(TEXT SHOWN begins)
Wilton D P, Collins R C
Tropenmed Parasitol. 1977 Sep;28(3):384-6.
The effectiveness of a mass separation technique, previously used for the extraction of larvae of lymphatic-dwelling filarial worms from batches of vector mosquitoes, was tested as a means of recovering infective-stage larvae of Onchocerca volvulus from Simulium ochraceum in Guatemala. Blood-engorged flies, collected from 10 infected human attractants, were maintained for 9 days to allow ingested microfilariae to develop to the infective stage. The numbers of Onchocerca larvae recovered after groups of these flies were crushed and washed into tissue culture fluid in Baermann funnels was compared with the numbers obtained by individual dissections of flies fed on the same subjects. The mass separation procedure gave a mean recovery rate of 0.03 larva/fly and detected larvae only in flies which had fed on those subjects with the highest microfilarial skin densities. Dissections yielded 0.50 larva/fly (a 16.7-fold increase) and detected larvae in flies collected from all test subjects. The explanation for the ineffectiveness of the mass separation technique may lie in the observed sluggishness of infective-stage Onchocerca larvae and a consequent inability to free themselves from the fly fragments in the Baermann funnel.
(TEXT SHOWN ends)
(ENTRIES SHOWN begins)
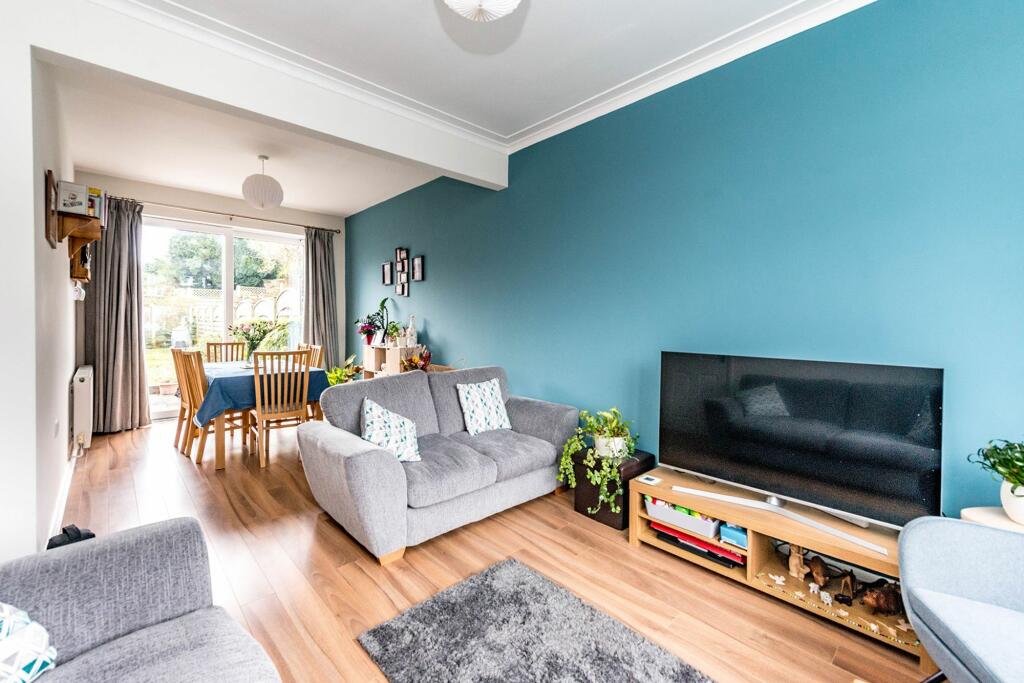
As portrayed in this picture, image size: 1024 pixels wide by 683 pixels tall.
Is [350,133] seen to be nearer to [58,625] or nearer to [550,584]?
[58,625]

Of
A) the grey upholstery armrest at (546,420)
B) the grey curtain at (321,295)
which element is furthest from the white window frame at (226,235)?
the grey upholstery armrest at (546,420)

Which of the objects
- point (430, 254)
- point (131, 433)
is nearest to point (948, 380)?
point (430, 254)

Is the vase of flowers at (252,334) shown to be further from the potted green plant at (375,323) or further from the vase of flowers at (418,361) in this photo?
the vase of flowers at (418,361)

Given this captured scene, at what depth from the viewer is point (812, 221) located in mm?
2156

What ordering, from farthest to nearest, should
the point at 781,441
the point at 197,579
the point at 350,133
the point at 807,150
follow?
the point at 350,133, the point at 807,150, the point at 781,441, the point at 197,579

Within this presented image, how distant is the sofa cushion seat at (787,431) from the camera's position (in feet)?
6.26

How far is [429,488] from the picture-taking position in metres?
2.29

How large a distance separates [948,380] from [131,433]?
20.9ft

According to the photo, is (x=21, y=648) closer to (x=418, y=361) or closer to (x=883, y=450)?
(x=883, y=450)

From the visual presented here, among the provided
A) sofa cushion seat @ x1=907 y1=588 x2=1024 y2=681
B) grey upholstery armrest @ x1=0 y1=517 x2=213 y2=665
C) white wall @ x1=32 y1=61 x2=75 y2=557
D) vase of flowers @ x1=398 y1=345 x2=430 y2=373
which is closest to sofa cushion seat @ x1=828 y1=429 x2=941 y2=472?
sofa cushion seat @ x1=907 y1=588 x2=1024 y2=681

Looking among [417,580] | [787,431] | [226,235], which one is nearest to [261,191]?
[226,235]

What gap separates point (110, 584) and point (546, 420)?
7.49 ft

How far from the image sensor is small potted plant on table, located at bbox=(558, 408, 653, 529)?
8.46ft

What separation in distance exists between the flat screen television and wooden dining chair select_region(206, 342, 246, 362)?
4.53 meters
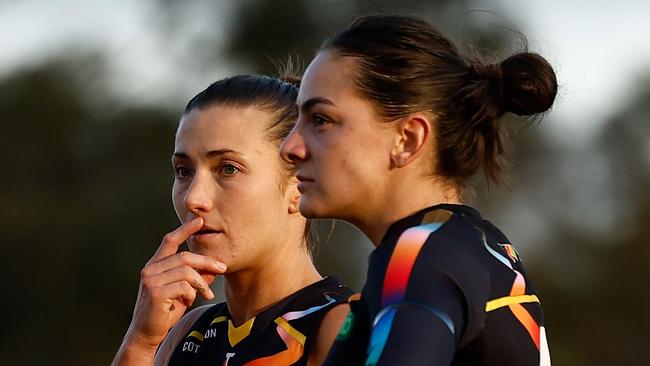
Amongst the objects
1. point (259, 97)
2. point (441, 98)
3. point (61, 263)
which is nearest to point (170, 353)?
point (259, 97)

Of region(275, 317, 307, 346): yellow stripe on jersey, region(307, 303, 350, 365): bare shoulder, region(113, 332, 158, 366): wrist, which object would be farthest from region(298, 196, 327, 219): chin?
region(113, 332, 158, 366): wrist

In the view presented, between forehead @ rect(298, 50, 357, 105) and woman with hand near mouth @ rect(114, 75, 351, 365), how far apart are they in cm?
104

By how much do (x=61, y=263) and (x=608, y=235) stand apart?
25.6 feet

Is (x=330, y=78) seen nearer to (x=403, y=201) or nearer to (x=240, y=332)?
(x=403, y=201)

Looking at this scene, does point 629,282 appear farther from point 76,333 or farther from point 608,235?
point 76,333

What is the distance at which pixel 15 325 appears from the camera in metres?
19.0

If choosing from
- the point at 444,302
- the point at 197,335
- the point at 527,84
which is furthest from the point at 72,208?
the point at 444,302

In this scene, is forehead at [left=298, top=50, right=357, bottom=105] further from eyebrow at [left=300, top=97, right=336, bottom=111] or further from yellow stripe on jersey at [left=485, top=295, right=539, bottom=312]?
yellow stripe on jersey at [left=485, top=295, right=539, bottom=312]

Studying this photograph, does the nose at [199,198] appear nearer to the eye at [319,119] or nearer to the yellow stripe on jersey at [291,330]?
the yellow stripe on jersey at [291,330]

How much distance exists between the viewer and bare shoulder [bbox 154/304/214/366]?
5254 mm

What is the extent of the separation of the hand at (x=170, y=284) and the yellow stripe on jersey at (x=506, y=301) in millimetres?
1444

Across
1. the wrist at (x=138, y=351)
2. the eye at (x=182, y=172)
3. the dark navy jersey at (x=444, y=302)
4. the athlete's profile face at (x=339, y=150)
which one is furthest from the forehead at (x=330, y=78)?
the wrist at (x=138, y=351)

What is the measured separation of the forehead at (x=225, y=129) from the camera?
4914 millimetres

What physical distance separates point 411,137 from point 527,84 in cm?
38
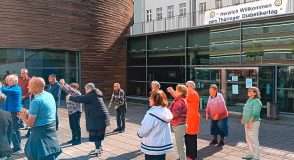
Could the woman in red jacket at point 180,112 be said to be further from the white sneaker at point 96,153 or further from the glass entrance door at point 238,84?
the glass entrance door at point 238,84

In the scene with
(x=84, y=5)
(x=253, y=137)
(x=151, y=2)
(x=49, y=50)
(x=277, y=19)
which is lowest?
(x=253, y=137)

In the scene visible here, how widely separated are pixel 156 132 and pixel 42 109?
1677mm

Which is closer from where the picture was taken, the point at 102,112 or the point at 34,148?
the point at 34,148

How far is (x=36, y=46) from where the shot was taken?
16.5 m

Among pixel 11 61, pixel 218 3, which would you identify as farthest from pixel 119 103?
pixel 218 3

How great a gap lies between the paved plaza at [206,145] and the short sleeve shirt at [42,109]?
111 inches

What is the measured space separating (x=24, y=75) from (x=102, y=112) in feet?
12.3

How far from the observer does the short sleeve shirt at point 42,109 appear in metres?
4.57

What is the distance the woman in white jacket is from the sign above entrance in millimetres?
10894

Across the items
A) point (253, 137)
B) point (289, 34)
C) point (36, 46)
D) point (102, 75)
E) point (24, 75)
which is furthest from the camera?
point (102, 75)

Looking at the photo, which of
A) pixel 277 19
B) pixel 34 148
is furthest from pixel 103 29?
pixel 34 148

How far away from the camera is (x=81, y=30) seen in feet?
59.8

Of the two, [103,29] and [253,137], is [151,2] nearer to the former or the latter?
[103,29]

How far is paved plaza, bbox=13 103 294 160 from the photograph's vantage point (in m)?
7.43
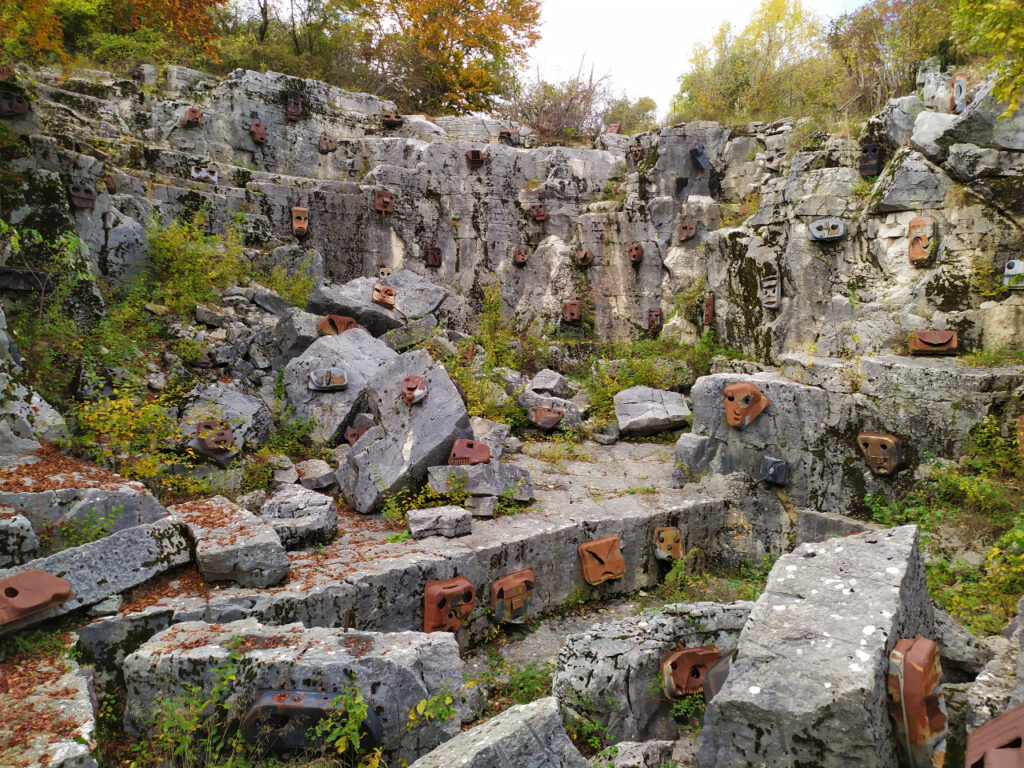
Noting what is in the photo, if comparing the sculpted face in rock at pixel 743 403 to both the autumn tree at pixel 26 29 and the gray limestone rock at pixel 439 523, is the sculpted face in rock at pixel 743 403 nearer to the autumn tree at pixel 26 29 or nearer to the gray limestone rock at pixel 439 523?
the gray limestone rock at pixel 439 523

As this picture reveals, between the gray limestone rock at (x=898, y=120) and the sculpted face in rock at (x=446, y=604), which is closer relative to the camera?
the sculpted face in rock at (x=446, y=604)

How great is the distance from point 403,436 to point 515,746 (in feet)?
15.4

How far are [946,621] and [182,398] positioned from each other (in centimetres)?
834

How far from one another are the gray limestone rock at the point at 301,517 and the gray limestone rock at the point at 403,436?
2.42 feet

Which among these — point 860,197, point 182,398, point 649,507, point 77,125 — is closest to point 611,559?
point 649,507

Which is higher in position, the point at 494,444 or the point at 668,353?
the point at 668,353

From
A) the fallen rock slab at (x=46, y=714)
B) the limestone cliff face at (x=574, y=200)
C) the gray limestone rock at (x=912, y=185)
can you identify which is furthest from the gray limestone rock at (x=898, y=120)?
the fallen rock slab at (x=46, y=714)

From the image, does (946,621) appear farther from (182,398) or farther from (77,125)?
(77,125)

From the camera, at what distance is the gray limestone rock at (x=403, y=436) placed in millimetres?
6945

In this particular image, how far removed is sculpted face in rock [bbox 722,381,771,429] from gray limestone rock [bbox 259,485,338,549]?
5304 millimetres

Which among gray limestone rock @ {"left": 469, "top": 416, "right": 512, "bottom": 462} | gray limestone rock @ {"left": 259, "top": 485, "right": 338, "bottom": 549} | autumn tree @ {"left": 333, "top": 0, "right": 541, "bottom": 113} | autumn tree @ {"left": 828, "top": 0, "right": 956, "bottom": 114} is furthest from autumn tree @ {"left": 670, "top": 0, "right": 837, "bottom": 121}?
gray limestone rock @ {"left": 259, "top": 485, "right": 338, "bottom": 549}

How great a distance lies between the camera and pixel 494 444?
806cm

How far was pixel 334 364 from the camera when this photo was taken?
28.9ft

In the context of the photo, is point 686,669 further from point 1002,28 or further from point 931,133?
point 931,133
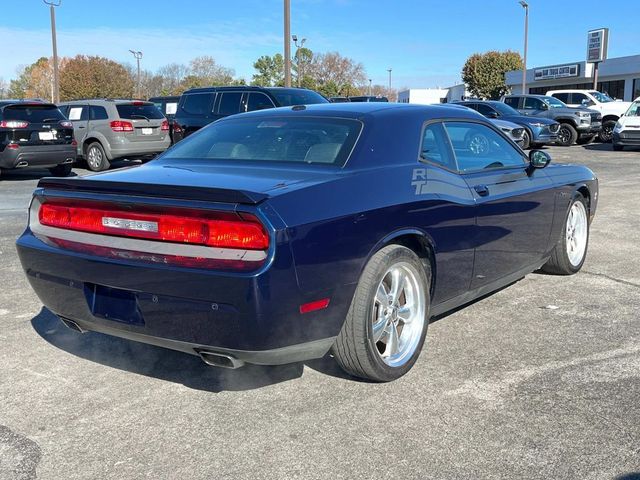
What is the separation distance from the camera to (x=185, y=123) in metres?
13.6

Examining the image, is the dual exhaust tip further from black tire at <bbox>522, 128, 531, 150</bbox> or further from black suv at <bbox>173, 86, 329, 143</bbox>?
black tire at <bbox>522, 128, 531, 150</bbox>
(ENTRIES SHOWN ends)
-- ACTIVITY --
In the abstract on recovering Onchocerca larvae from flies, what mean recovery rate did individual dissections give?

-- OUTPUT --
0.50 larva per fly